Betapa kagetnya mereka, saat menemukan dua mayat dalam kondisi mengenaskan. Laurent Bonomo (23) dan Gabriel Ferez (23) yang tercatat sebagai mahasiswa jurusan bioteknologi di Universitas Clermont-Ferrand, Prancis, tewas dengan luka tusukan di sekujur tubuhnya. Diduga usai dibunuh, pelaku berniat membakar tubuh korban dengan meledakkan apartemen.
SCROLL TO CONTINUE WITH CONTENT
Menurut ketua tim investigasi, Mick Duthie, keduanya telah tewas sebelum ledakan terjadi. Duthie mengatakan sepanjang karirnya, dirinya tidak pernah melihat peristiwa penyerangan sekejam ini.
"Luka tusukan yang dialami mereka benar-benar mengerikan," kata Duthie, seperti dilansir AFP, Kamis (3/7/2008).
Duthie menjelaskan, setelah mengikuti program khusus selama 3 bulan di kampus Imperial London, dua mahasiswa itu berencana untuk pulang ke kampung halamannya pada akhir bulan ini.

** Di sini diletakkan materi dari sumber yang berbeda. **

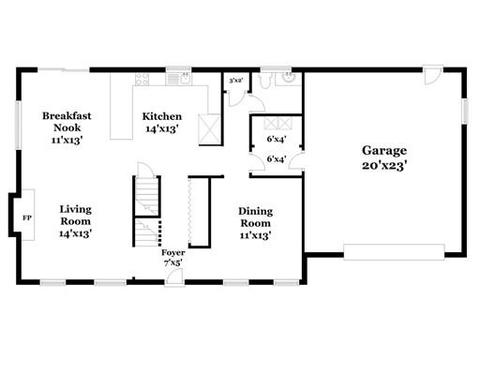 228 Hathaway St, Wareham, MA 02571 photo 17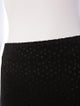 Theory Perforated Leather Skirt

Aksi kriminal dengan menggunakan pisau untuk menusuk korbannya memang sedang marak terjadi di London. Modus kejahatan ini juga sedang mendapat sorotan banyak pihak.
Meski kepolisian setempat mengatakan kejahatan tersebut telah mengalami penurunan, namun sepanjang tahun ini, sedikitnya ada 17 anak muda meninggal dengan penyebab serupa.